Body: The body of the Rattlesnake M90X is hard
anodized aircraft aluminum. The head has a notches for
grip and a heatsink-like fin around its circumference.
Below that is a decorative ring with 5 cutouts followed
by a wide ring of checkering around the center of the
body tube. The checkering is pretty unique in that each
little diamond has three horizontal grooves cut into
it. The result is a non-aggressive, but pretty good
gripping surface. There are two flat panels machined
into either side of the body tube for printing and these
also aid in gripping the light. The tailcap has 6 longitudinal
grooves that run nearly the length of the tailcap. The
rubber covered tailcap has a slight texture as well.
Bezel/Head: At the front of the light is the
recessed glass lens. Behind that rests the lamp assembly
which includes the reflector, bulb, and contacts. The
reflector is metal with a bumpy texture to smooth out
imperfections in the beam. The xenon bulb sits in the
center of the reflector.
I was surprised by the heft of the lamp assembly. It's
pretty solid. It is advertised as being "shock
isolated", but I don't see any indication of a
specific shock dampening system other than the spring
contact behind the lamp assembly.

Information shown:
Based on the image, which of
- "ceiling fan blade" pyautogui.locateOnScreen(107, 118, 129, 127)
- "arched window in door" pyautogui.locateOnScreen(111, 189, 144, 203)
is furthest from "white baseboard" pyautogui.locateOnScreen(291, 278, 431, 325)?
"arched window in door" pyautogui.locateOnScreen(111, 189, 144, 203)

What the exercise asks:
Reproduce the Rattlesnake M90X flashlight review above in full, word for word.

Answer for this exercise:
Body: The body of the Rattlesnake M90X is hard
anodized aircraft aluminum. The head has a notches for
grip and a heatsink-like fin around its circumference.
Below that is a decorative ring with 5 cutouts followed
by a wide ring of checkering around the center of the
body tube. The checkering is pretty unique in that each
little diamond has three horizontal grooves cut into
it. The result is a non-aggressive, but pretty good
gripping surface. There are two flat panels machined
into either side of the body tube for printing and these
also aid in gripping the light. The tailcap has 6 longitudinal
grooves that run nearly the length of the tailcap. The
rubber covered tailcap has a slight texture as well.
Bezel/Head: At the front of the light is the
recessed glass lens. Behind that rests the lamp assembly
which includes the reflector, bulb, and contacts. The
reflector is metal with a bumpy texture to smooth out
imperfections in the beam. The xenon bulb sits in the
center of the reflector.
I was surprised by the heft of the lamp assembly. It's
pretty solid. It is advertised as being "shock
isolated", but I don't see any indication of a
specific shock dampening system other than the spring
contact behind the lamp assembly.